Settlements of Wenchi Municipal District
| No. | Settlement | Population | Population year |
| 1 | Akrobi |  |  |
| 2 | Amponsakrom |  |  |
| 3 | Asuogya |  |  |
| 4 | Awisa |  |  |
| 5 | Awoase |  |  |
| 6 | Badu |  |  |
| 7 | Nchiraa |  |  |
| 8 | Nsawkaw |  |  |
| 9 | Tromeso |  |  |
| 10 | Subinso |  |  |
| 11 | Subinso No. 2 |  |  |
| 12 | Wenchi | 38,375 | 2012 |

==Education==
A good human resource base of the people in Wenchi Municipal depends greatly on their level of education. Education is the most treasured legacy of the district's residents and also the only means through which development can be propelled.

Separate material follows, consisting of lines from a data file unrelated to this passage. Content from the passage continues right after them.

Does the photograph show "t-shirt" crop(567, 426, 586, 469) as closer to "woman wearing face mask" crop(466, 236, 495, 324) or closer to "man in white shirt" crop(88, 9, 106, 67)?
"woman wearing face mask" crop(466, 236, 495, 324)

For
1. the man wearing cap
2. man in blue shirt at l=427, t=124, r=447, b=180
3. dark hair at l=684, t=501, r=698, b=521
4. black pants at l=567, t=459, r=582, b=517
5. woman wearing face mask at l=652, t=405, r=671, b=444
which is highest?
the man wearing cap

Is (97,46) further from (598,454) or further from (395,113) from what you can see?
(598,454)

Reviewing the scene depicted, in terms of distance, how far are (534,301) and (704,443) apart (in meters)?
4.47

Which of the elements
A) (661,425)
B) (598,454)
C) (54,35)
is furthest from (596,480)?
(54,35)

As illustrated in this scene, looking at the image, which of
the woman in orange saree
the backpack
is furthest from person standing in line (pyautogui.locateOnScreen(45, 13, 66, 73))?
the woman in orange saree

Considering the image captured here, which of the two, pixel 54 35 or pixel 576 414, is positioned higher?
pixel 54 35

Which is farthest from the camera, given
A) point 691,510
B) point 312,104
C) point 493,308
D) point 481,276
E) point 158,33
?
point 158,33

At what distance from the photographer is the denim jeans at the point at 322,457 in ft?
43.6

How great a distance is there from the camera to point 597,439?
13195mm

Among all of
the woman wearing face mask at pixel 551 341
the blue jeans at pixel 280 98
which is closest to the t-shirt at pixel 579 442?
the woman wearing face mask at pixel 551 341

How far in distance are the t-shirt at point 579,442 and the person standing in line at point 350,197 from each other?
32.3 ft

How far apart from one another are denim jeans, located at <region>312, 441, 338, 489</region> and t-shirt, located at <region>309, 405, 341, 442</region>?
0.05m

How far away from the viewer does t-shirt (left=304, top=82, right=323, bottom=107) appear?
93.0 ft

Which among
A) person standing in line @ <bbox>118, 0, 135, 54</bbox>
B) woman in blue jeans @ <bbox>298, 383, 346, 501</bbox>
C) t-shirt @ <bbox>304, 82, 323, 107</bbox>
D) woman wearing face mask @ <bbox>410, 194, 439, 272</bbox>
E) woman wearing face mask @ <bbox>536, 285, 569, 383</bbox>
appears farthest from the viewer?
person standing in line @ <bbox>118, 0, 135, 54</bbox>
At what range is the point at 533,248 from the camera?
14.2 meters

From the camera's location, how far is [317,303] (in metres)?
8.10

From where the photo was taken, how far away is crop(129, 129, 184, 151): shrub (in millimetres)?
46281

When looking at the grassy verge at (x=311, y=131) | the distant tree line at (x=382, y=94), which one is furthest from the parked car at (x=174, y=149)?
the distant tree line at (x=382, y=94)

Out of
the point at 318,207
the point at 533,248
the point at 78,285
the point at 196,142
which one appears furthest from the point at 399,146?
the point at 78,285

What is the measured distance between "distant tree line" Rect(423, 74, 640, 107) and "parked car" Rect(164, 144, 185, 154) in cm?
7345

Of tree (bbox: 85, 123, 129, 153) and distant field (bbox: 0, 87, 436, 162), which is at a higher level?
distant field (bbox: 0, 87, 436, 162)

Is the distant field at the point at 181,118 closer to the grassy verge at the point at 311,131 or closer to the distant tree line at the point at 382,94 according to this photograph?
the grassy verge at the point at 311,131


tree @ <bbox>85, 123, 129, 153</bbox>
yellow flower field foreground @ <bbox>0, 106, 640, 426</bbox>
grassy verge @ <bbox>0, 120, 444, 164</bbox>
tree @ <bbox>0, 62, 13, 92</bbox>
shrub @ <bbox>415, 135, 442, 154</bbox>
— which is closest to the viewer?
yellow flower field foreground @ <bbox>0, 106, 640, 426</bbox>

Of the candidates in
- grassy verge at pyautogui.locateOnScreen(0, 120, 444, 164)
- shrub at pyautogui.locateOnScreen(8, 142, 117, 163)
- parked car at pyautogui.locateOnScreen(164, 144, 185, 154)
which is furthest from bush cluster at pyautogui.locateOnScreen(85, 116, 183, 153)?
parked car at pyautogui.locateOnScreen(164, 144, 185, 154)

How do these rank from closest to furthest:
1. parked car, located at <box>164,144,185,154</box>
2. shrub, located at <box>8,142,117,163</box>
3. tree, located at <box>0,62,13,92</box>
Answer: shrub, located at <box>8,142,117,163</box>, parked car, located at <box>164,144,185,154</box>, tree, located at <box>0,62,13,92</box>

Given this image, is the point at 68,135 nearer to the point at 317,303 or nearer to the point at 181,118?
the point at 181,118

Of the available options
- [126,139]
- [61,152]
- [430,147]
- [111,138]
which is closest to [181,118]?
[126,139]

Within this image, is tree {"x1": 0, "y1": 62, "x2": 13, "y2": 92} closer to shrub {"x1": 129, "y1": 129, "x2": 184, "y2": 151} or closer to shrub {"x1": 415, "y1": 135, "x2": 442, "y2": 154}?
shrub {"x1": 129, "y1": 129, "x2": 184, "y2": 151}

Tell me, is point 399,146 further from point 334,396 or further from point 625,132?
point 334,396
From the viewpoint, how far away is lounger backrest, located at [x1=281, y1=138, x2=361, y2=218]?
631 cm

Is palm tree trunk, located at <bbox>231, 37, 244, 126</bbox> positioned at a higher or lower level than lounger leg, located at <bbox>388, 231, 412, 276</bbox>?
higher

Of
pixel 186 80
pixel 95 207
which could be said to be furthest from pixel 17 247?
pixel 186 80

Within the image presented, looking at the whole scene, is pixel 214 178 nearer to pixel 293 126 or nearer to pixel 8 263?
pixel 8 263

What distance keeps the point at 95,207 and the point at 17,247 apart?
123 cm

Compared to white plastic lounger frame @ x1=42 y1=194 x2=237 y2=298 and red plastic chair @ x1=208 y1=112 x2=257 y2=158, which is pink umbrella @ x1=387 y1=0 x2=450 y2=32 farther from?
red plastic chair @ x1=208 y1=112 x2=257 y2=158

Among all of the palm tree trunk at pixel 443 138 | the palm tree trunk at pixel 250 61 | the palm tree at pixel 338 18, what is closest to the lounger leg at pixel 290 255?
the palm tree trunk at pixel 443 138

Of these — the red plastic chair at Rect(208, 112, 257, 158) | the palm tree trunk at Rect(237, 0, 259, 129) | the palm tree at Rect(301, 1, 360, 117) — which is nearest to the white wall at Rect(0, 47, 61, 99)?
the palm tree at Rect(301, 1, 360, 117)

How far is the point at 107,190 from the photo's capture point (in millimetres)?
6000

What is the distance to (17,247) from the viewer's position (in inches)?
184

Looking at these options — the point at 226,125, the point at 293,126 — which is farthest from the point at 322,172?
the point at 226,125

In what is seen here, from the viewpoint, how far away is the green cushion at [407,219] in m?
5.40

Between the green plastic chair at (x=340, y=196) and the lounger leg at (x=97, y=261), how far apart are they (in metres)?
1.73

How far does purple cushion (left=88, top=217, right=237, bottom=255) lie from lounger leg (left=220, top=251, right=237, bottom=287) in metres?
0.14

Generally, physical accessibility to basic schools is commendable. This is especially so at the primary level where virtually every community has a Kindergarten (KG) and a primary school. In 2009, there were seventy public primary schools and twenty-two private primary schools in the municipality. Children from communities that do not have primary schools do not walk more than 3 km to access a facility. The number of junior high schools (JHS) however does not equal the number of primary schools in the municipality. In 2010, there were forty public junior high schools and ten private junior high schools. This partly contributed to a high drop-out rate at the JHS level as pupils had to commute over longer distances to access a facility. For instance, JHS pupils from Akete and Nyinamponaase walked a distance of 7 km everyday to attend JHS in Wenchi and Tromeso respectively in 2009.

In 2010, the municipality had two well established senior high schools: Wenchi Senior High School and Koase Senior High School. The municipality recognized the need to improve access to secondary education and started another senior high school at Nchiraa in 2010.

In 2010, basic school enrollment in the municipality was appreciable considering that over 90% of children of school going age were actually in school. The total enrolment during the 2009/2010 academic year stood at 25,751 of which 51.9% are males while 48.1% are females. Gender Parity Index (GPI) in education had improved tremendously over the years. The GPI which was 0.89 in 2007 increased to 0.92 in 2008 and 0.93 in 2009. The implication is that increasing numbers of females are being given access to education. Factors contributing to this included the introduction of the capitation grant, the School Feeding Programme and other such social interventions.

Enrolment in schools has been increasing since 2010. This could be an indication of improving human resource development for the district.

==Health care==
The main emphasis of district development plan is on improved public health, and, many improvements have been made in nutrition and in maternal and child care. Many of the endemic diseases, such as malaria, pneumonia, and diseases of the gastroenteritis group, has been eliminated.

In 2010, there were eight (8) health facilities providing health care to inhabitants of the Municipality. Out of the eight, five were public or government health facilities while the other three were privately owned. These health facilities occasionally referred cases to the Sunyani Regional Hospital. In 2010, the problem with health facilities in the Municipality was that only two hospitals in the municipality were privately owned and this made the cost of health delivery very high. There was also the problem of spatial disparity in the distribution or location of facilities.

There were a total of two hundred and ninety-eight health professionals manning these health facilities in 2010. As of 2010 there were:
- Six medical doctors
- Four medical assistants
- Sixty-six nurses and midwives and
- Twenty-nine support staffs working in the municipality.

The Methodist hospital was the highest employer, employing about 183 professionals. In 2010, staffing level of the population to doctor ratio stood at 1:11,330, which was an improvement compared to the 2007 ratio of 1:16,176. In 2010, the municipality also had a population to nurse ratio of 1:1545. Even though the municipality had recorded some significant increases in the number of health professionals in the past two years since 2008, the numbers in 2010, were still not enough considering that the hospitals in the municipality serve as a referral point for health facilities in the Tain District.

==See also==
- Bayidie Festival

==Sources==
- District: Wenchi Municipal District
- 19 New Districts Created , November 20, 2003.